→ WHAT YOU NEED TO DO:
Repeat exactly the lines that run from the one containing "kingdom: Animalia" to the end of the data, and leave out all others.

→ DATA UNDER STUDY:
****************
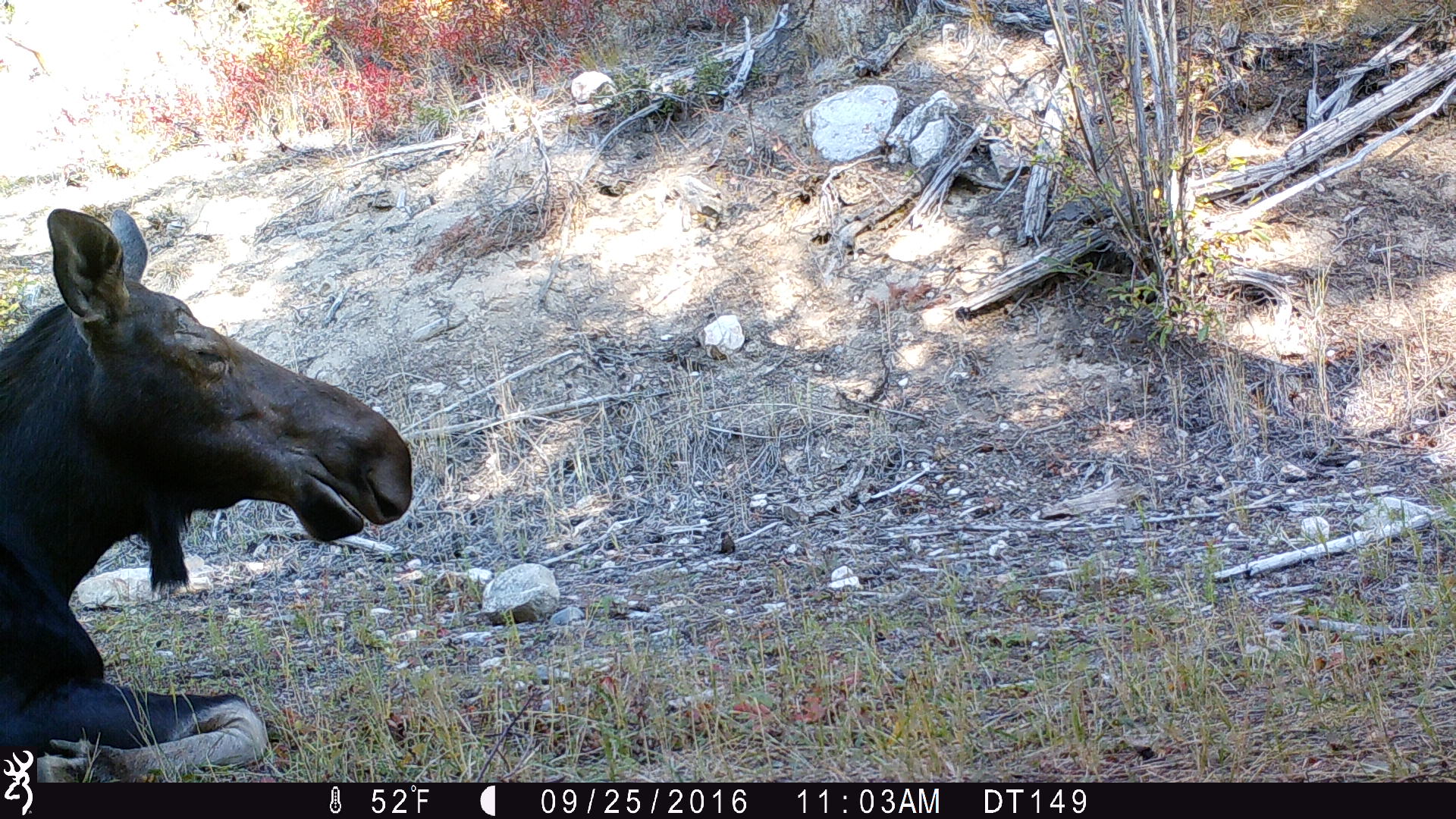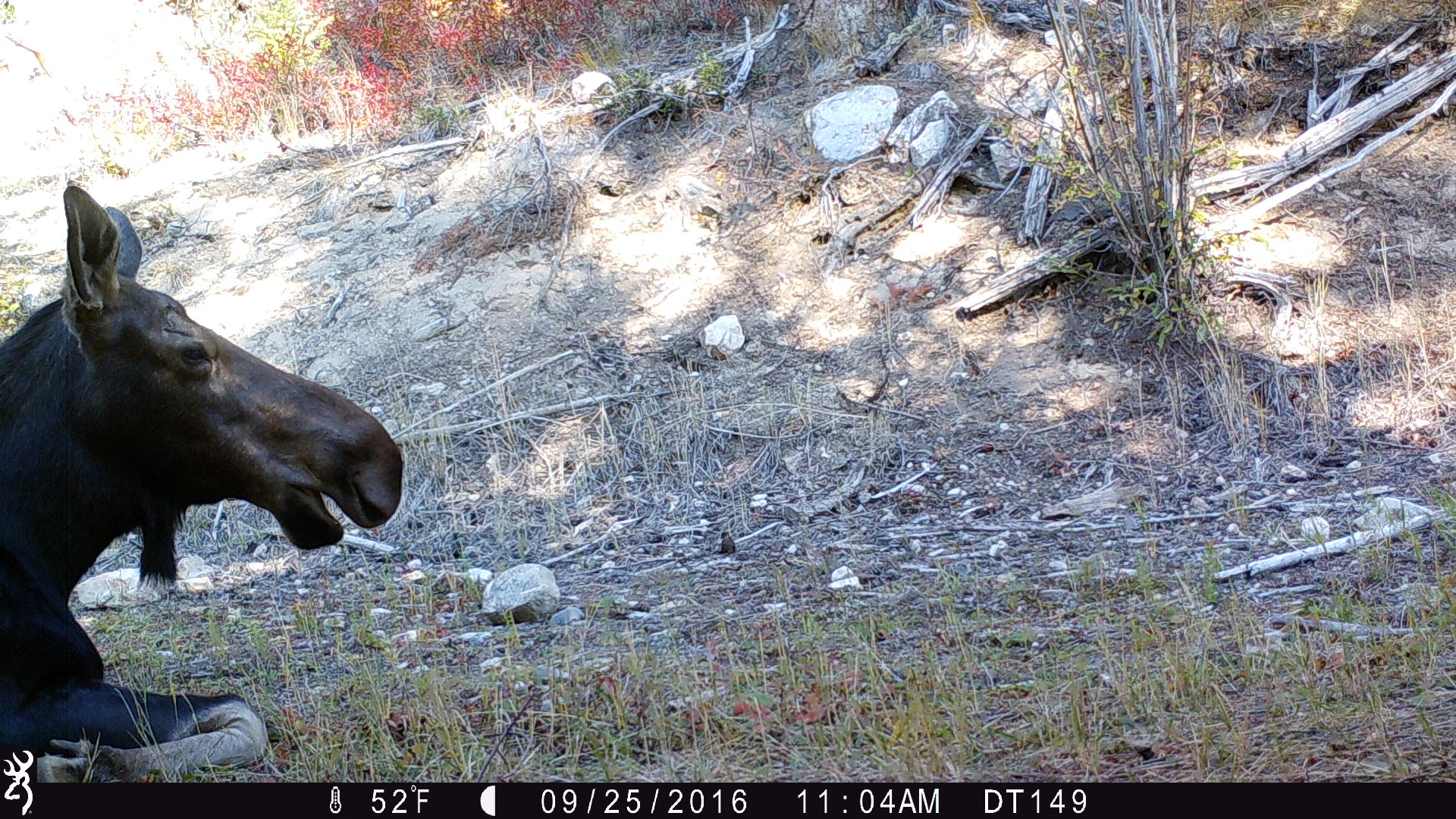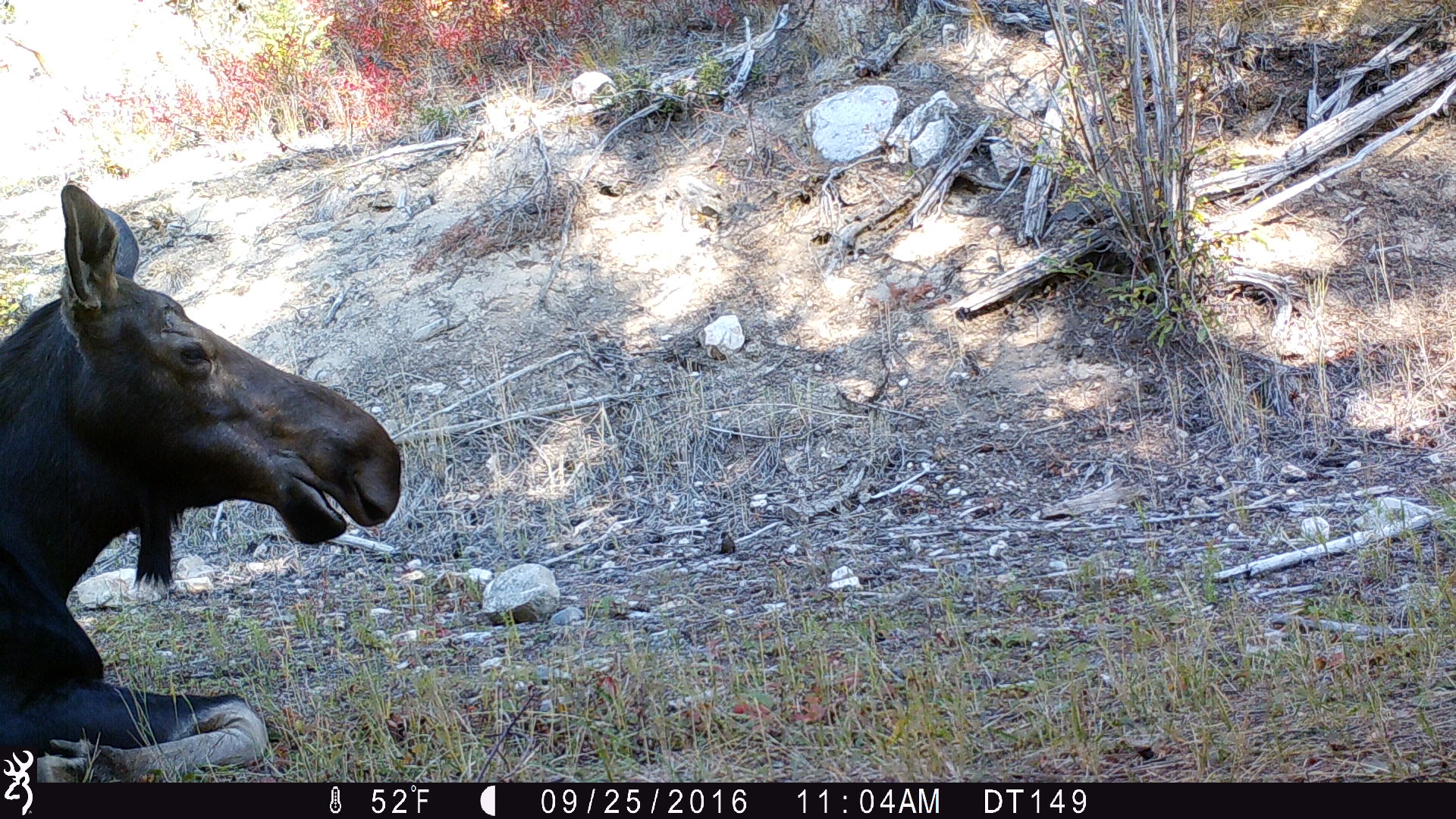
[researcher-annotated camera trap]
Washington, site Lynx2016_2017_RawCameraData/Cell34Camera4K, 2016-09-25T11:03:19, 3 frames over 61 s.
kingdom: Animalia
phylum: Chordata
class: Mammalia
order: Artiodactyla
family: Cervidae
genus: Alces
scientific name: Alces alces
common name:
****************
→ ANSWER TO THIS TASK:
kingdom: Animalia
phylum: Chordata
class: Mammalia
order: Artiodactyla
family: Cervidae
genus: Alces
scientific name: Alces alces
common name:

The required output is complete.